» Requirement 1:
Using the excerpt on seed node selection, decide whether each statement agrees with it. Answer yes or no for each, quoting the deciding words exactly.
(a) A node chosen as a seed node is removed from the network.
(b) The seed nodes selection method has quadratic complexity in the number of nodes.
(c) In each iteration, the node with the maximum INF is selected as the seed node.
» Requirement 2:
Write the next part of the excerpt on seed node selection, beginning after its final sentence.

** start Quoted text **

For communities whose $m_{C_i}>0$, the INF value of nodes in this community will be calculated and the node with the maximum INF value will be selected as the seed node. To reduce the propagation overlap between seed nodes selected from the same community, the node will be removed from the network when it is selected as a seed node and the influence of its in-neighbors should be weakened. Suppose that node $v_j$ is a in-neighbour of node $v_i$, the topology and attribute influence of $v_j$ will be reduced if node $v_i$ is selected as the seed node. The updated topology influence $TI_{out}^{'}(v_j)$ and attribute influence $AI_{out}^{'}(v_j)$ can be calculated as:

$$\begin{aligned} \left\{ \begin{aligned} TI_{out}^{'}(v_j)&= TI_{out}(v_j)-1 \\ AI_{out}^{'}(v_j)&= AI_{out}(v_j)- \overline{s_a}(v_j,v_i). \end{aligned} \right. \end{aligned}$$

(17)

Then normalization topology and attribute influence of $v_j$ can be updated by taking Eq. (17) into Eq. (15), respectively. Finally, $INF(v_j)$ is also updated by recalculating Eq. (16). The node with the maximum INF will be selected as the seed node in each iteration. The proposed seed nodes selection method can be summarized as Algorithm 1.

Complexity analysis

We also analyze the time complexity of our proposed algorithm. Firstly, if DAGC method iterates t times, the time complexity of DAGC community detection is $O(N^2dt+ndt^2)$ where N is the number of nodes, d is the number of attributes and n is the number of nonzero entries of the adjacency matrix A⁴⁵. Secondly, influence values for nodes in communities whose $m_{C_i}>0$ will be calculated in the seed nodes selection phase (as described in the 3th to 9th rows of Algorithm 1), which have a $O(l\cdot m_{C_i}\cdot |C_i|)$ complexity. Since $|C_i|$ can be approximated as the average value $\frac{N}{l}$ and $m_{C_i}$ is a constant, $O(l\cdot m_{C_i}\cdot |C_i|)\approx O(N)$. The complexity for recalculating influence of the selected node’s in-neighbors (as described in the 12th row of Algorithm 1) is $O(l\cdot m_{C_i} *N_{in}(v_i^*))$. Since $N_{in}(v_i^*)\ll |C_i|$, $O(l\cdot m_{C_i} *N_{in}(v_i^*))\ll O(N)$, the complexity of the seed nodes selection method is O(N). Overall, the total complexity of our proposed influence maximization algorithm is $O(N^2dt+ndt^2+N)$.

** end Quoted text **
** start Information shown **

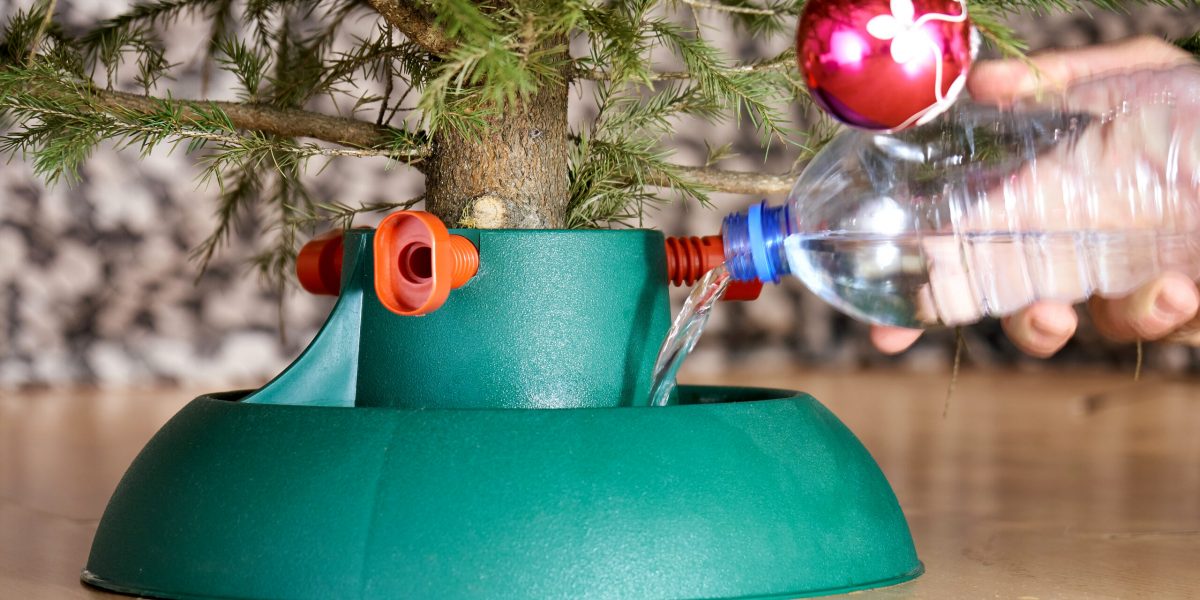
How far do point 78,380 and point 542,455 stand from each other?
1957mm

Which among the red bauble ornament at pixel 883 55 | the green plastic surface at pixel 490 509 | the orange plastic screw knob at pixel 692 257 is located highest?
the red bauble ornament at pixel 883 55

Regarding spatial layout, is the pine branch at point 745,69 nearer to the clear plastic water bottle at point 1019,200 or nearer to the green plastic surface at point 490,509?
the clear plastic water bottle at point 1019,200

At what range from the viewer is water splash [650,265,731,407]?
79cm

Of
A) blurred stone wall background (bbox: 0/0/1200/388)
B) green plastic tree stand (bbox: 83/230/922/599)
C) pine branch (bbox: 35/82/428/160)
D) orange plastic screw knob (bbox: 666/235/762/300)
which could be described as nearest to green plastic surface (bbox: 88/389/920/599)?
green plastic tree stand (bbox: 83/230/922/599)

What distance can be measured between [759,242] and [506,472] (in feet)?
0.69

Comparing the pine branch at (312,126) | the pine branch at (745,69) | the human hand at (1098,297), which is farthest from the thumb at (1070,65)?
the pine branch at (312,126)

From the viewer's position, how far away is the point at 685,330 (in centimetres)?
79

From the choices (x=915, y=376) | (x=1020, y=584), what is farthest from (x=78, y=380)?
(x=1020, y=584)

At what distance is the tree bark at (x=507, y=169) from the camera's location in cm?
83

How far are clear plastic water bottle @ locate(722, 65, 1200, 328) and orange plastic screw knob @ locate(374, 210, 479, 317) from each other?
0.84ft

** end Information shown **

» Answer 1:
(a) Yes: "the node will be removed from the network when it is selected as a seed node"
(b) No: "the complexity of the seed nodes selection method is O(N)"
(c) Yes: "The node with the maximum INF will be selected as the seed node in each iteration."

» Answer 2:
Results

Data description

We evaluate the performance of the proposed algorithm on five real world datasets and a large-scale synthetic dataset. Details of these datasets are described in Table 1. Five real world datasets including Pubmed, Cora, Cornell, Texas and Washington. The Pubmed dataset consists 19,717 scientific publications from PubMed database pertaining to diabetes classified into one of three classes. Its citation network consists 44,338 links. Each publication in the dataset is described by a TF/IDF weighted word vector from a dictionary which consists of 500 unique words. The Cora dataset consists 2708 scientific publications and 5429 links. Each publication in the dataset is described by a 0/1-valued word vector indicating the absence/presence of the corresponding word from the dictionary. The dictionary consists of 1433 unique words. The Cornell, Texas and Washington datasets are gathered from three different universities. Each line of these datasets contains two webpage IDs. The first entry is the ID of the webpage being cited and the second ID stands for the webpage which contains the citation. The synthetic large dataset named ‘Synthetic’ is constructed with 105,000 nodes and 830,159 edges. To generate our synthetic dataset, the function $random\_partition\_graph()$ in the networkx package of Python is used. More specifically, the number of community is set as 3 and the size of community is set as $[3\times 10^4, 3.5\times 10^4, 4\times 10^4]$. Nodes in the same community are connected with probability $2.5\times 10^{-4}$ and nodes of different communities are connected with probability $1\times 10^{-4}$. The attribute of each node is a vector of size 100. Initially, each bit of the vector is randomly assigned 0 or 1. When all neighbors of a node have attributes, the attribute of this node is rounding the average attribute value of its neighbors.

Table 1 Details of six datasets used in this paper.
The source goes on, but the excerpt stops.